MySql performance query vs view with 'explain' output - mysql

I'm trying to understand why a direct query takes ~0.5s to run but a view using the same query takes ~10s to run. MySql v5.6.27.
Direct Query:
select
a,b,
(select count(*) from TableA i3 where i3.b = i.a) as e,
func1(a) as f, func2(a) as g
from TableA i
where i.b = -1 and i.a > 1500;
Direct Query 'explain' Results:
id,select_type,table,type,possible_keys,key,key_len,ref,rows,Extra
1,PRIMARY,i,range,PRIMARY,PRIMARY,4,\N,3629,Using where
2,DEPENDENT SUBQUERY,i3,ALL,\N,\N,\N,\N,7259,Using where
The View's definition/query is the same without the 'where' clause...
select
a,b,
(select count(*) from TableA i3 where i3.b = i.a) as e,
func1(a) as f, func2(a) as g
from TableA i;
Query against the view:
select * from ViewA t where t.b = -1 and t.a > 1500;
Query of View 'explain' results:
id,select_type,table,type,possible_keys,key,key_len,ref,rows,Extra
1,PRIMARY,<derived2>,ALL,\N,\N,\N,\N,7259,Using where
2,DERIVED,i,ALL,\N,\N,\N,\N,7259,\N
3,DEPENDENT SUBQUERY,i3,ALL,\N,\N,\N,\N,7259,Using where
Why does the query against the view end up performing 3 full table scans whereas the direct query performs ~1.5?

The short answer is: the MySQL optimizer is not clever enough to do it.
When processing a view, MySQL can either merge the view or create a temporary table for it:
For MERGE, the text of a statement that refers to the view and the view definition are merged such that parts of the view definition replace corresponding parts of the statement.
For TEMPTABLE, the results from the view are retrieved into a temporary table, which then is used to execute the statement.
This applies in a very similar way to derived tables and subqueries too.
The behaviour you are seeking is the merge. This is the default value, and MySQL will try to use it whenever possible. If it is not possible (or rather: if MySQL thinks it is not possible), MySQL has to evaluate the complete view, no matter if you only need one row out of it. This obviously takes more time, and is what happens in your view.
There is a list of things that prevent MySQL from using the merge algorithm:
MERGE cannot be used if the view contains any of the following constructs:
Aggregate functions (SUM(), MIN(), MAX(), COUNT(), and so forth)
DISTINCT
GROUP BY
HAVING
LIMIT
UNION or UNION ALL
Subquery in the select list
Assignment to user variables
Refers only to literal values (in this case, there is no underlying table)
You can test this if MySQL will merge or not: try to create the view specifying the merge-algorithm:
create algorithm=merge view viewA as ...
If MySQL doesn't think it can merge the view, you get the warning
1 warning(s): 1354 View merge algorithm can't be used here for now (assumed undefined algorithm)
In your case, the Subquery in the select list is preventing the merge. This is not because it would be impossible to do. You have already prooven that it is possible to merge it: by just rewriting it.
But the MySQL optimizer didn't see that possibility. It is not specific to views: it will actually not merge it either if you use the unmerged viewcode directly: explain select * from (select a, b, ... from TableA i) as ViewA where .... You would have to test this on MySQL 5.7, as MySQL 5.6 will not merge in this situation on principle (as, in a query, it assumes you want to have a temptable here, even for very simple derived tables that could be merged). MySQL 5.7 will by default try to do it, although it won't work with your view.

DATA SUPPLIED |
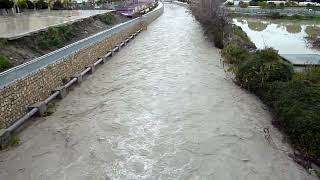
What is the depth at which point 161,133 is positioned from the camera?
30.4 feet

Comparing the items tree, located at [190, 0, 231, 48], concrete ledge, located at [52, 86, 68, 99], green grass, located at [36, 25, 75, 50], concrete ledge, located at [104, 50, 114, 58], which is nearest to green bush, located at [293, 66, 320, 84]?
concrete ledge, located at [52, 86, 68, 99]

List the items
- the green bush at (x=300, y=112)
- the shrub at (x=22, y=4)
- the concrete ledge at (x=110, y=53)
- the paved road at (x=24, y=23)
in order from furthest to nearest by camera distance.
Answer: the shrub at (x=22, y=4) → the concrete ledge at (x=110, y=53) → the paved road at (x=24, y=23) → the green bush at (x=300, y=112)

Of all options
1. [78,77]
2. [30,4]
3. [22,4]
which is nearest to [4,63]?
[78,77]

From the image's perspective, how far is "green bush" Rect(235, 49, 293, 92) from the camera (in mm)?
11531

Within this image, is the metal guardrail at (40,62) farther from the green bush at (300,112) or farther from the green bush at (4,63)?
the green bush at (300,112)

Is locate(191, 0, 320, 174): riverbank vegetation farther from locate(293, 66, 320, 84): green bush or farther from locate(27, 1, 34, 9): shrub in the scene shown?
locate(27, 1, 34, 9): shrub

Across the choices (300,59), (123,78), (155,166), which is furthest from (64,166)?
(300,59)

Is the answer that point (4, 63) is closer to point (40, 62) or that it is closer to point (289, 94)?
point (40, 62)

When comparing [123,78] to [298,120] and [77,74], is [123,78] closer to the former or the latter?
[77,74]

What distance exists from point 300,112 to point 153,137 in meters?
3.22

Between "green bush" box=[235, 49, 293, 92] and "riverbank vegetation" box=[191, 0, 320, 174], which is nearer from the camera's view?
"riverbank vegetation" box=[191, 0, 320, 174]

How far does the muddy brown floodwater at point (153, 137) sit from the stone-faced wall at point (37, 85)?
501 mm

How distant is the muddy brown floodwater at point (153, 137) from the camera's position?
7512 millimetres

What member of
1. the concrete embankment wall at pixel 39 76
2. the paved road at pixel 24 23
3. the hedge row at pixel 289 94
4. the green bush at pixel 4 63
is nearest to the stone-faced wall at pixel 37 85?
the concrete embankment wall at pixel 39 76
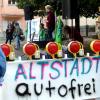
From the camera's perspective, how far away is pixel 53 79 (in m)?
6.75

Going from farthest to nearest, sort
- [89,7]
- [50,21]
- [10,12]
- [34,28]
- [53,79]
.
Result: [10,12] < [89,7] < [34,28] < [50,21] < [53,79]

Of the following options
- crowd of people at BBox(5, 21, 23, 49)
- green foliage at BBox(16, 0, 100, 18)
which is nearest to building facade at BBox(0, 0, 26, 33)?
green foliage at BBox(16, 0, 100, 18)

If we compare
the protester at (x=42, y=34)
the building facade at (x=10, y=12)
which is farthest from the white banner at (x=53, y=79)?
the building facade at (x=10, y=12)

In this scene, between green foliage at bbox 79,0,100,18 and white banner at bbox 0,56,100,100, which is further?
green foliage at bbox 79,0,100,18

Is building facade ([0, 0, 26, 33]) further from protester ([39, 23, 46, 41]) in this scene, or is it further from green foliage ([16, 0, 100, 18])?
protester ([39, 23, 46, 41])

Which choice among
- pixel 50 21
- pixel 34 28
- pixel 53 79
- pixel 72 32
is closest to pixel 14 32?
pixel 34 28

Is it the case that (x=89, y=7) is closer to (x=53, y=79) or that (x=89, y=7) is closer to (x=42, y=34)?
(x=42, y=34)

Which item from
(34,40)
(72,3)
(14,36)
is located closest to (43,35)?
(34,40)

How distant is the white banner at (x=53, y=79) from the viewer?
646 centimetres

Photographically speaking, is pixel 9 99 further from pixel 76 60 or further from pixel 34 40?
pixel 34 40

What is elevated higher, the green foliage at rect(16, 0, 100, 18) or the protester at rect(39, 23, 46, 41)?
the green foliage at rect(16, 0, 100, 18)

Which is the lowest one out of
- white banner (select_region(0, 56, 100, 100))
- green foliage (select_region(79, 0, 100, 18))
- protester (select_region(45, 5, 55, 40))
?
white banner (select_region(0, 56, 100, 100))

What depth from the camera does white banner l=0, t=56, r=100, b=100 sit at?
646 cm

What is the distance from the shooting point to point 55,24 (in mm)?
15852
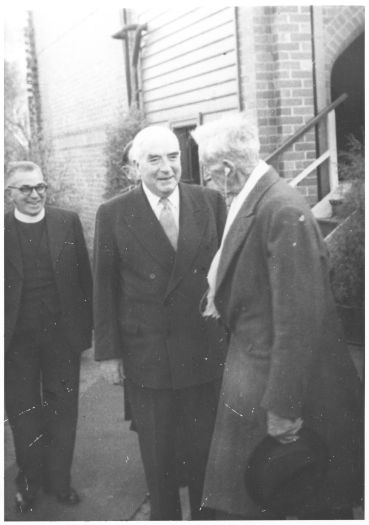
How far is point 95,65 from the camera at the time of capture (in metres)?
9.31

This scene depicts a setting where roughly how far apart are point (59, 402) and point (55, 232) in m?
0.96

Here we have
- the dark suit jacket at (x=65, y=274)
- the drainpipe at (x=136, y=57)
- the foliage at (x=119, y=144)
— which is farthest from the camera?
the foliage at (x=119, y=144)

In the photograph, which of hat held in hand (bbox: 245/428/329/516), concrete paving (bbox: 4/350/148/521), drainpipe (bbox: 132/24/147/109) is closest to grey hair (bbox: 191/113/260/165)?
hat held in hand (bbox: 245/428/329/516)

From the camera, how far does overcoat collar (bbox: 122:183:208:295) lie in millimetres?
2758

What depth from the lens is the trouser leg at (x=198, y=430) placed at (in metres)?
2.85

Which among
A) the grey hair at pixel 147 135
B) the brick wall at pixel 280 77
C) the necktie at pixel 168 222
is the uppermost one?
the brick wall at pixel 280 77

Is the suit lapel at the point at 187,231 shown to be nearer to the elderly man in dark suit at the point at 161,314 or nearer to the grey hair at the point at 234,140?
the elderly man in dark suit at the point at 161,314

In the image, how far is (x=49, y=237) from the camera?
3225 mm

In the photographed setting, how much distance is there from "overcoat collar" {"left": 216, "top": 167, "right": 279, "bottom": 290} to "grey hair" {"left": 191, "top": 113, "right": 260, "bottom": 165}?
109 millimetres

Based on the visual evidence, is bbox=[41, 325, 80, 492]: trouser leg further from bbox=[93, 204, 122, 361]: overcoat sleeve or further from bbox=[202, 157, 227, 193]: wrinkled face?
bbox=[202, 157, 227, 193]: wrinkled face

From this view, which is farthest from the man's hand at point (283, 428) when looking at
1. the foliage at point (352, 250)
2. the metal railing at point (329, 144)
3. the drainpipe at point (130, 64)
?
the drainpipe at point (130, 64)

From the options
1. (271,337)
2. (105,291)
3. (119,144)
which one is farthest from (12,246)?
(119,144)

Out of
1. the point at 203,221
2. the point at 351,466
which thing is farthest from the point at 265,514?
the point at 203,221

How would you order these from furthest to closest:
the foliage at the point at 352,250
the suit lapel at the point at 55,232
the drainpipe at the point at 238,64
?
the drainpipe at the point at 238,64
the foliage at the point at 352,250
the suit lapel at the point at 55,232
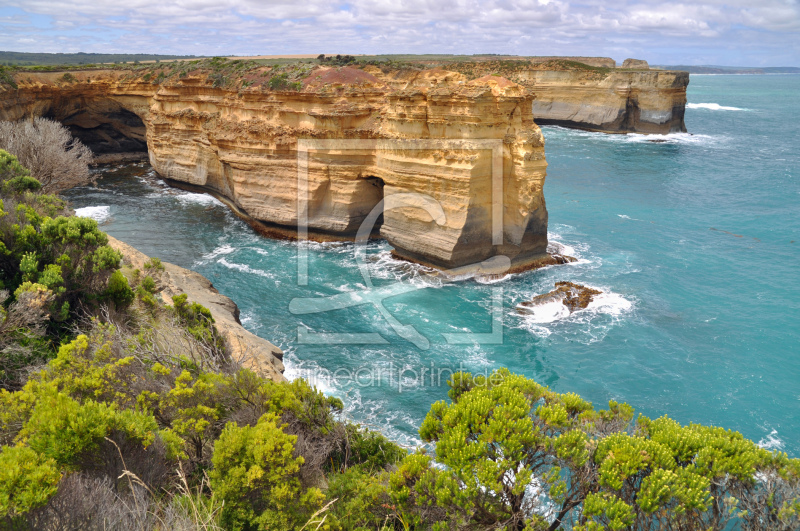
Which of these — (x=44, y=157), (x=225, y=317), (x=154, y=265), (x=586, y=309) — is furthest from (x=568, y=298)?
(x=44, y=157)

TASKS FOR THIS EXERCISE |
1 - Transcribe the MySQL view thread from "There is a list" up to and including "and so forth)".
2 - According to the MySQL view thread, what in the asker's view keeps MySQL from merging it?
The items are separate from the MySQL view thread and unrelated to it.

ANSWERS GIVEN |
1 -
There is a list of things that prevent MySQL from using the merge algorithm:
MERGE cannot be used if the view contains any of the following constructs:
Aggregate functions (SUM(), MIN(), MAX(), COUNT(), and so forth)

2 - The subquery in the select list.